**WHAT NEEDS TO BE DONE**
Report every line of the records below that includes the string "html".

**INPUT RECORDS**
**********

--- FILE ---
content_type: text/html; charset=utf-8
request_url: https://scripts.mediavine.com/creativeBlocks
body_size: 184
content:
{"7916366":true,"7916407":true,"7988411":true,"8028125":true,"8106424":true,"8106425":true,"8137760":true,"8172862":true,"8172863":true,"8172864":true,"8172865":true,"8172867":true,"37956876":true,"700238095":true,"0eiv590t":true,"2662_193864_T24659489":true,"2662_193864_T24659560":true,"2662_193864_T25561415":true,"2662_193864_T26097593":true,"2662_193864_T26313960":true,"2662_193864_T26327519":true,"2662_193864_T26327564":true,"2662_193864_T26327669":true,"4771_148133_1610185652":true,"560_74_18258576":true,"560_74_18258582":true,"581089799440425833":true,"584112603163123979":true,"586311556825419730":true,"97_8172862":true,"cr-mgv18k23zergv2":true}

**********

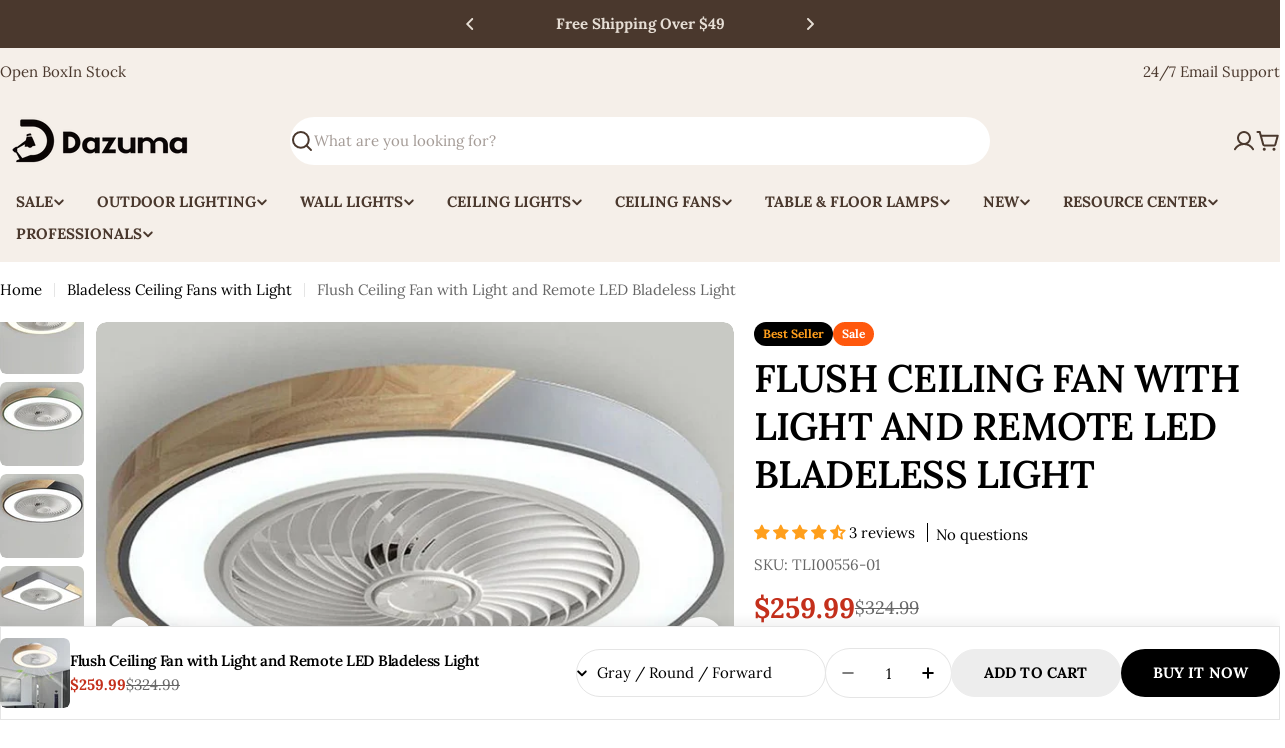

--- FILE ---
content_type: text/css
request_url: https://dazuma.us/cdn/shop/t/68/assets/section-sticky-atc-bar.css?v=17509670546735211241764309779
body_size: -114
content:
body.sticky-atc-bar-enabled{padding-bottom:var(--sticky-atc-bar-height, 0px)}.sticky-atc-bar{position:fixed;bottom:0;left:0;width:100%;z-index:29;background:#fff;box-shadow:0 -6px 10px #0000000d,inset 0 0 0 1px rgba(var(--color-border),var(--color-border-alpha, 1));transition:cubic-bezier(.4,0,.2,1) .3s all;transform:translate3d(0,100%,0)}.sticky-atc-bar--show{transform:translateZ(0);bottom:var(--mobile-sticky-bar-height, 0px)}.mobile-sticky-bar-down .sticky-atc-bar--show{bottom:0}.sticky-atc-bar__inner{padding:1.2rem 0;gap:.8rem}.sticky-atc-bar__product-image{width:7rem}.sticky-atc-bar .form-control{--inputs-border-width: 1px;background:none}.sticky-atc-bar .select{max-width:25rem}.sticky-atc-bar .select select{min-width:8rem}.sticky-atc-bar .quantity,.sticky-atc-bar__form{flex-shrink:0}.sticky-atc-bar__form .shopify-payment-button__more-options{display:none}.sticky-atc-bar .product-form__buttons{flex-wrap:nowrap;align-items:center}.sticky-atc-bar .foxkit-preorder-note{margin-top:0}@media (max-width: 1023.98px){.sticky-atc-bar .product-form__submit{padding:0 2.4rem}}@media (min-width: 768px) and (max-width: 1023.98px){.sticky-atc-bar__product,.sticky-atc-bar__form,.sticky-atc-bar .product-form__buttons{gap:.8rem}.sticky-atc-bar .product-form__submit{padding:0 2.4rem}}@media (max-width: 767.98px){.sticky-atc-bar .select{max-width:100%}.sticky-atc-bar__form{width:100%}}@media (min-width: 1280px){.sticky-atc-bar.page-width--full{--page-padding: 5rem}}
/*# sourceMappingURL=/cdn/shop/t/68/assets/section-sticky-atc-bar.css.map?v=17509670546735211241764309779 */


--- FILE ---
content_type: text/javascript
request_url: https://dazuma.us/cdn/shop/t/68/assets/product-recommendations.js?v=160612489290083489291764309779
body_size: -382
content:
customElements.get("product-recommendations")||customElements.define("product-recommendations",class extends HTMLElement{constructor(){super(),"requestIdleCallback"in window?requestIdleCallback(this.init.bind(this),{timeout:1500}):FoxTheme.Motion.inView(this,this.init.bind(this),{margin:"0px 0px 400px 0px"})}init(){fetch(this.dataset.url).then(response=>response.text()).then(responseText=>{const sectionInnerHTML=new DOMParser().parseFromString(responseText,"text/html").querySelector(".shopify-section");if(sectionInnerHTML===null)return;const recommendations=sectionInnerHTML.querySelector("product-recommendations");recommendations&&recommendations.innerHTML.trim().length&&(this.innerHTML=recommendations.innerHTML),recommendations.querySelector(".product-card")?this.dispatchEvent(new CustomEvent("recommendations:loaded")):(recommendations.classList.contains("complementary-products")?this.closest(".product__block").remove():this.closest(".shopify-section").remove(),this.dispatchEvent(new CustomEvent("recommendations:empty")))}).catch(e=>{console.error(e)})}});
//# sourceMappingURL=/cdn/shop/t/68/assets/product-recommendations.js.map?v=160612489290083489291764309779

**********

**REPLY**
content_type: text/html; charset=utf-8
customElements.get("product-recommendations")||customElements.define("product-recommendations",class extends HTMLElement{constructor(){super(),"requestIdleCallback"in window?requestIdleCallback(this.init.bind(this),{timeout:1500}):FoxTheme.Motion.inView(this,this.init.bind(this),{margin:"0px 0px 400px 0px"})}init(){fetch(this.dataset.url).then(response=>response.text()).then(responseText=>{const sectionInnerHTML=new DOMParser().parseFromString(responseText,"text/html").querySelector(".shopify-section");if(sectionInnerHTML===null)return;const recommendations=sectionInnerHTML.querySelector("product-recommendations");recommendations&&recommendations.innerHTML.trim().length&&(this.innerHTML=recommendations.innerHTML),recommendations.querySelector(".product-card")?this.dispatchEvent(new CustomEvent("recommendations:loaded")):(recommendations.classList.contains("complementary-products")?this.closest(".product__block").remove():this.closest(".shopify-section").remove(),this.dispatchEvent(new CustomEvent("recommendations:empty")))}).catch(e=>{console.error(e)})}});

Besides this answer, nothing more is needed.